DO THIS -> Copy out the entries word for word, starting at the line that contains "Upon viewing this" and ending at the last line of the entries, with both ends included.

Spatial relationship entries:

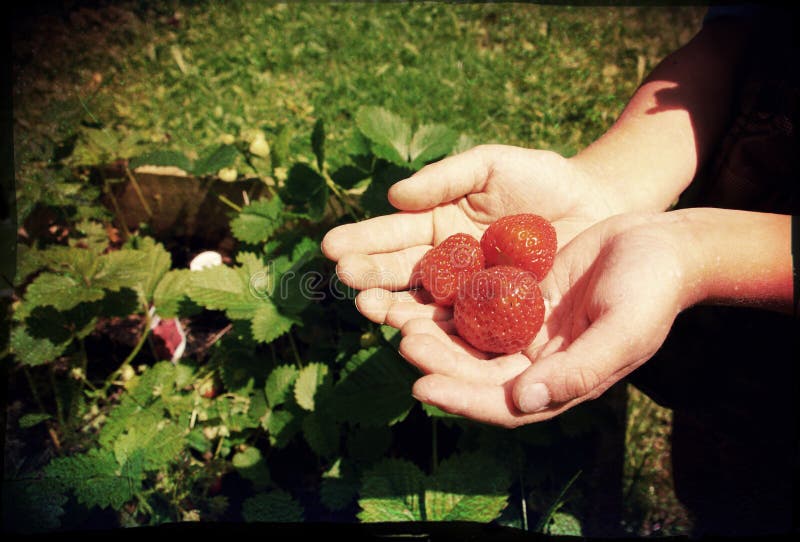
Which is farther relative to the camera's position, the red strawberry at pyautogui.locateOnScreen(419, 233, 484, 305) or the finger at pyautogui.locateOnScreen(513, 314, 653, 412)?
the red strawberry at pyautogui.locateOnScreen(419, 233, 484, 305)

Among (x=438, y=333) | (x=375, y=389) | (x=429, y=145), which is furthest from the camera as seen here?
(x=429, y=145)

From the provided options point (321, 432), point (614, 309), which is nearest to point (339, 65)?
point (321, 432)

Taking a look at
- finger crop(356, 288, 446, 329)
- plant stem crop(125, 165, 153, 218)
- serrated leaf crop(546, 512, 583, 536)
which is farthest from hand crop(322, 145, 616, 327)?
plant stem crop(125, 165, 153, 218)

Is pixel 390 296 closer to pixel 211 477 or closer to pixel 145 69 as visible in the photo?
pixel 211 477

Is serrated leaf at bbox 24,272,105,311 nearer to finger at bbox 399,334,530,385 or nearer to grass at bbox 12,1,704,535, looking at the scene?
finger at bbox 399,334,530,385

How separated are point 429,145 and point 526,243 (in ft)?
2.10

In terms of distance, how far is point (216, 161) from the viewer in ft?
6.03

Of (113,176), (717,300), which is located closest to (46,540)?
(113,176)

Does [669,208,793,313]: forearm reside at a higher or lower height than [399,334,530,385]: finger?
higher

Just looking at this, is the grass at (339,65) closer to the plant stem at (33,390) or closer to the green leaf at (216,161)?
the green leaf at (216,161)

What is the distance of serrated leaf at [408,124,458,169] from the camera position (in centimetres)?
181

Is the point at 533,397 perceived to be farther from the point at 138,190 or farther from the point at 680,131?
the point at 138,190

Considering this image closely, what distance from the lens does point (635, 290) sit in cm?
111

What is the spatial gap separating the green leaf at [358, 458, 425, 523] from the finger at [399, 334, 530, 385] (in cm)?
43
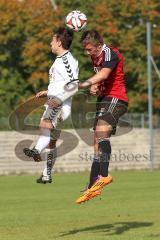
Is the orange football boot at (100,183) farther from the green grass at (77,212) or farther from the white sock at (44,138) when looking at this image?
the white sock at (44,138)

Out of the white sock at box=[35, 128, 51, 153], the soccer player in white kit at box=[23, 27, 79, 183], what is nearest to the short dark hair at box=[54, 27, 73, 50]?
the soccer player in white kit at box=[23, 27, 79, 183]

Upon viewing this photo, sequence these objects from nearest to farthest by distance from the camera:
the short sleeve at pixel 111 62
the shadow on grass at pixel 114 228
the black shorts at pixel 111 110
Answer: the short sleeve at pixel 111 62 < the black shorts at pixel 111 110 < the shadow on grass at pixel 114 228

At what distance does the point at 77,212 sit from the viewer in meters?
18.8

TASK RESULT ->
Upon viewing this photo, sequence these objects from nearest to farthest by distance from the camera:
the short sleeve at pixel 111 62
the shadow on grass at pixel 114 228
the black shorts at pixel 111 110
Answer: the short sleeve at pixel 111 62 < the black shorts at pixel 111 110 < the shadow on grass at pixel 114 228

At what distance does the point at 77,212 sit from the viewer in meters?
18.8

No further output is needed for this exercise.